The raw sequencing reads were processed by trimming reads at the first base that has a Phred score quality ≤2, eliminating the adapter sequence, removing reads with a strong compositional bias (frequency of the most base ≥0.9), and collapsing identical sequences into unique sequences, thereby assigning a read count/unique read (the number of times in a given RNA molecule was sequenced).

All reads were mapped to the nuclear and chloroplast genome sequences without mismatches and labelled as nuclear and chloroplast upon their inferred origin. Known miRNAs were detected by mapping all reads to miRBase without mismatches. Other classes of sRNAs were detected by mapping all reads to TIGR repeat database, Triticeae repeat sequence database (TREP) and all RepBase repeats, RFAM, HVGI and NCBI without mismatches. The reads mapped to a given library were not used for next library mapping. Antisense sRNAs (putative siRNAs) were detected by mapping all reads to the antisense strand of the elements.

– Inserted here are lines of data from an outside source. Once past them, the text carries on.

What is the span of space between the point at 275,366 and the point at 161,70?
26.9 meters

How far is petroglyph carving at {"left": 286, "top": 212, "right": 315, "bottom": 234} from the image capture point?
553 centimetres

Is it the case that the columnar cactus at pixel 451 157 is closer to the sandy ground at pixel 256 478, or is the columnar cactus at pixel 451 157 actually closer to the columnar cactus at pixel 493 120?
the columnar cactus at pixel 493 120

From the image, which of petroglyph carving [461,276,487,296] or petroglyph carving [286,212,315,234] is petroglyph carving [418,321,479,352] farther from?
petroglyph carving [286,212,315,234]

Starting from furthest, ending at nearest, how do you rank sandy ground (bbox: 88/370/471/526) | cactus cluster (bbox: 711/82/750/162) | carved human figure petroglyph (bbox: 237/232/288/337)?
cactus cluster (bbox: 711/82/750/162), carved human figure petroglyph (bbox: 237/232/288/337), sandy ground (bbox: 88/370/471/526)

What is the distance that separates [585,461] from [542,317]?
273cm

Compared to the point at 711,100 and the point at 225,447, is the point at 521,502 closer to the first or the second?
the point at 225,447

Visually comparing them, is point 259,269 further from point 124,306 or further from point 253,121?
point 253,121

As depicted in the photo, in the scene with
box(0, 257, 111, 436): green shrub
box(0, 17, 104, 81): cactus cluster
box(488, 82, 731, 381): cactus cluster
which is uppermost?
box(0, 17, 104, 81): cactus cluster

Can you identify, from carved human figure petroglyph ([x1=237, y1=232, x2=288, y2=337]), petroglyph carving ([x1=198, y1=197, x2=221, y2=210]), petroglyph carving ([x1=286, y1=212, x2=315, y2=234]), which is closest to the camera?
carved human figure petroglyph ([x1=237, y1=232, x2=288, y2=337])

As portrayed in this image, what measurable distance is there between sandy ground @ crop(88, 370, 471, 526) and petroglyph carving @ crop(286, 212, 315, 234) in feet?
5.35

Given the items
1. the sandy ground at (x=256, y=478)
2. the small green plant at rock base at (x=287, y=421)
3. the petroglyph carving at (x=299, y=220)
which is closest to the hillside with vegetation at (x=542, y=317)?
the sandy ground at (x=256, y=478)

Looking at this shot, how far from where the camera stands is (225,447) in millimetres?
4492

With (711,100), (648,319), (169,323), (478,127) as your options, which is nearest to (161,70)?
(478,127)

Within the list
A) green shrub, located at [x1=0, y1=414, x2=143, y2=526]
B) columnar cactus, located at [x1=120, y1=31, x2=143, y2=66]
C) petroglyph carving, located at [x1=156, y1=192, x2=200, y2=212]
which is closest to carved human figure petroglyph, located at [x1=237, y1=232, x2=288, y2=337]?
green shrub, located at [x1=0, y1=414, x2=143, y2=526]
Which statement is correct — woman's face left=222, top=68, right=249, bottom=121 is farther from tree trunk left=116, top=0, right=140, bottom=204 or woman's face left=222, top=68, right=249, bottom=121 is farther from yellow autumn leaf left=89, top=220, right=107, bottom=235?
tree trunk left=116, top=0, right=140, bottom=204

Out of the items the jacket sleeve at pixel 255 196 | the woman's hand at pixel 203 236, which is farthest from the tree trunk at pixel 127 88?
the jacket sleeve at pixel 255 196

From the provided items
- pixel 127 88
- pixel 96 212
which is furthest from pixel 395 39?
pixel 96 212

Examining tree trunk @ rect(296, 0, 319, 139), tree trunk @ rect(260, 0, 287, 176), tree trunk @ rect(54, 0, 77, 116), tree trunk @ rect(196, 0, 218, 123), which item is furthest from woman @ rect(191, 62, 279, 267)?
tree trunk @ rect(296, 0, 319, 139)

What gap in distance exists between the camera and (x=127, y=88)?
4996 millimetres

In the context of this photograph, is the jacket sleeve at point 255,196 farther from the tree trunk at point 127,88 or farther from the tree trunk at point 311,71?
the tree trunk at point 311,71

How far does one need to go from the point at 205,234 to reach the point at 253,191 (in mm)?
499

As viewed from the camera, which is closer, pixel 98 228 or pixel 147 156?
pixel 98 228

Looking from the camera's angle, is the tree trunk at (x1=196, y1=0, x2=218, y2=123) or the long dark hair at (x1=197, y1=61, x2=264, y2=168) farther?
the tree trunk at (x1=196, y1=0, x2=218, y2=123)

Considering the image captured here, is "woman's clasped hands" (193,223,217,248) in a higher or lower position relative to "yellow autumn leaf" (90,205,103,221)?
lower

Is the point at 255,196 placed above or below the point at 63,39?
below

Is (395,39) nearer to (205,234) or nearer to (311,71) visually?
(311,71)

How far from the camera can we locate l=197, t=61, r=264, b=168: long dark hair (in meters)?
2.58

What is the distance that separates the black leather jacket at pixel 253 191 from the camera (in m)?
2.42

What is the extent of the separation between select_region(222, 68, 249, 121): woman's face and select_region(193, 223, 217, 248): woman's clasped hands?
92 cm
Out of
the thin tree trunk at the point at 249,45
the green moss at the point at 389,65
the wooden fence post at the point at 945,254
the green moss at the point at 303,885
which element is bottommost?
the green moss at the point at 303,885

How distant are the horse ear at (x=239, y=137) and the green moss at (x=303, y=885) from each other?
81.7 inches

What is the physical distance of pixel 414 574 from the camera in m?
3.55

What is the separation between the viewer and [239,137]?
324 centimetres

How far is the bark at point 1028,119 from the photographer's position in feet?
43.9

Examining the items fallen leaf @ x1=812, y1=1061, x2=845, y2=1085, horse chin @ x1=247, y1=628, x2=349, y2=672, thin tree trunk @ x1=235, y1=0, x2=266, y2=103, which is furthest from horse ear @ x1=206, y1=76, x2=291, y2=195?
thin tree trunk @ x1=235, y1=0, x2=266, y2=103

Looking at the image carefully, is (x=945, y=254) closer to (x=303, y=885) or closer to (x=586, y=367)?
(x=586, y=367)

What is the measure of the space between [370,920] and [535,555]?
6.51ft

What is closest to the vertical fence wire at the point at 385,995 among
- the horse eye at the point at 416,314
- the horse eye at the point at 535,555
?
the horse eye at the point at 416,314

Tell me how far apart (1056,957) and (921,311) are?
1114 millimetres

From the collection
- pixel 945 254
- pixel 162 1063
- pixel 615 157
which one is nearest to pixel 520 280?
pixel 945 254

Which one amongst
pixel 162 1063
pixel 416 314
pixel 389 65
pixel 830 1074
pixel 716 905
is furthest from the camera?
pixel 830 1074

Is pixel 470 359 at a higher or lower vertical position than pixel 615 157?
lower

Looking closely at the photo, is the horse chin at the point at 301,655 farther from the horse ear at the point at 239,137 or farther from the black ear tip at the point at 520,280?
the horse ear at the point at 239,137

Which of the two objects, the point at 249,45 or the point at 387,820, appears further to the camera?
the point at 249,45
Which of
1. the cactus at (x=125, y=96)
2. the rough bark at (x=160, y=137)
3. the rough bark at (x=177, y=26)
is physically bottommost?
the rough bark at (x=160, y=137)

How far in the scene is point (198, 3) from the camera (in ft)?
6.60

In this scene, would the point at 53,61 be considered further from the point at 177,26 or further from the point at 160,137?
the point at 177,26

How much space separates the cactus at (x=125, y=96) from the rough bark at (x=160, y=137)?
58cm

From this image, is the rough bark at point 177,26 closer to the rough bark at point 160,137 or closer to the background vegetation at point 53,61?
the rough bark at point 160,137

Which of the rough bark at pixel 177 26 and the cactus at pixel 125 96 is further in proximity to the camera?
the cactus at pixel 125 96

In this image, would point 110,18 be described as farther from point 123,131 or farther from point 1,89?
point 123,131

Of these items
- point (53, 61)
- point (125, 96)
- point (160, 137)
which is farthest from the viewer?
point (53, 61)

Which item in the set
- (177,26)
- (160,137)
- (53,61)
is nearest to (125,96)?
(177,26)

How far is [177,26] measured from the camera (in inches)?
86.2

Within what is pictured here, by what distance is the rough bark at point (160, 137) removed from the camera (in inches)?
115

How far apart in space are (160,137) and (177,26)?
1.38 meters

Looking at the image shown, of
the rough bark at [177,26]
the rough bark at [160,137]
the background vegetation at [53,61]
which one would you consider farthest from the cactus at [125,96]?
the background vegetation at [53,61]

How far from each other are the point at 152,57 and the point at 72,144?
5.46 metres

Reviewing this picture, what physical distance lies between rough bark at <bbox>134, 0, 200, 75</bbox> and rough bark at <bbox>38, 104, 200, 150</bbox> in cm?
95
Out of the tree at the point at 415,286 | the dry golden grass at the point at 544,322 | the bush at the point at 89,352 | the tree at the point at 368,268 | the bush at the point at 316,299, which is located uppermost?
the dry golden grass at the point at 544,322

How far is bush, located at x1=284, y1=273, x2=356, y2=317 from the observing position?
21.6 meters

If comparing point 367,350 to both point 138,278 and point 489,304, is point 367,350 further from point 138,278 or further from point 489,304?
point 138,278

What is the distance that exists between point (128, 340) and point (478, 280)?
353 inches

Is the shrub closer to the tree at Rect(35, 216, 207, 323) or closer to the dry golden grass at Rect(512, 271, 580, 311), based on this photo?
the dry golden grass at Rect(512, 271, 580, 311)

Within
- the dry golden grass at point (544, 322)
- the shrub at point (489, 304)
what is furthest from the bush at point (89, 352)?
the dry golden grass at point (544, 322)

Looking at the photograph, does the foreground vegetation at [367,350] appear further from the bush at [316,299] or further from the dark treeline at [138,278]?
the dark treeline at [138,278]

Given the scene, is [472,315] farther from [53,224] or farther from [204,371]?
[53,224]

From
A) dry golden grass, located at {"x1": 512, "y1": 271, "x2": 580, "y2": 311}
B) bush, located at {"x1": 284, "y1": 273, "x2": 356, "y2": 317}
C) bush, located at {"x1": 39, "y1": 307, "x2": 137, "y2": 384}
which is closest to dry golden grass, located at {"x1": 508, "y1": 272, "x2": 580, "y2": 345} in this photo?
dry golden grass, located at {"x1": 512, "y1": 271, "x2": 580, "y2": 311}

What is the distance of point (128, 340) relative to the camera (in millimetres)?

Prediction of novel miRNAs and targets

Prediction of novel miRNAs was performed with miRDeep (Friedlander et al., 2008). Pre-miRNA stem–loop structures were examined with MFOLD (Zuker, 2003). Only pre-miRNAs meeting a minimum free energy lower than −16 kcal/mol were retained for next analysis. miRNA targets were predicted using psTarget (http://plantgrn.noble.org/psRNATarget). Gene annotation was obtained from the same source.

Construction of degradome library

Degradome library was constructed according to Addo-Quaye et al. (2008). Poly(A) RNAs isolated using the Oligotex Kit (Qiagen, Santa Clarita, CA) were ligated with a 5′ RNA adaptor containing a MmeI restriction site using T4 RNA ligase. Following reverse transcription, second-strand synthesis, MmeI digestion, ligation of a 3′ dsDNA adaptor and gel-purification, the cDNA products were amplified by PCR and sequenced with the Illumina HiSeq platform.

Differential expression analysis of sRNAs and their predicted targets by Northern hybridization and qRT-PCR

For Northern hybridization, 50 μg total RNA was electrophoresed on 15% polyacrylamide gel containing 7 m urea and transferred to Hybond-N membrane using 20 × SSC (3 m NaCl and 0.3 m C6H9Na3O9). The membrane was hybridized with 32P-labelled oligonucleotide probe reverse complementary to miRNA sequence. A U6 snRNA-specific probe served as a loading control. Prehybridization and hybridization were performed at 37 °C in 125 mm Na2HPO4 (pH 7.2), 250 mm NaCl, 7% SDS and 50% formamide. Washing was performed at 37 °C using 2 × SSC (twice) and 1 × SSC (once). The membrane was subjected to autoradiography at −80 °C for about 7 days.

For qRT-PCR, total RNA samples were polyadenlyated and reverse-transcribed using the NCode™ VILO™ miRNA cDNA Synthesis Kit (Invitrogen, Carlsbad, CA) containing poly(A) polymerase, ATP, SuperScript™III RT and a universal RT primer. cDNA was amplified with a miRNA- or target-specific forward primer and the RT primer using the following condition: 3 min at 95 °C followed by 45 cycles of 1 s at 95 °C, 1 s at 55 °C, 30 s at 72 °C (fluorescence reading acquired) and 15 s at 81 °C. Normalization was performed using three biological replicates and four control genes encoding glyceraldehyde 3-Pi dehydrogenase, heat-shock protein 70, cyclophilin and α-tubulin (Burton et al., 2004).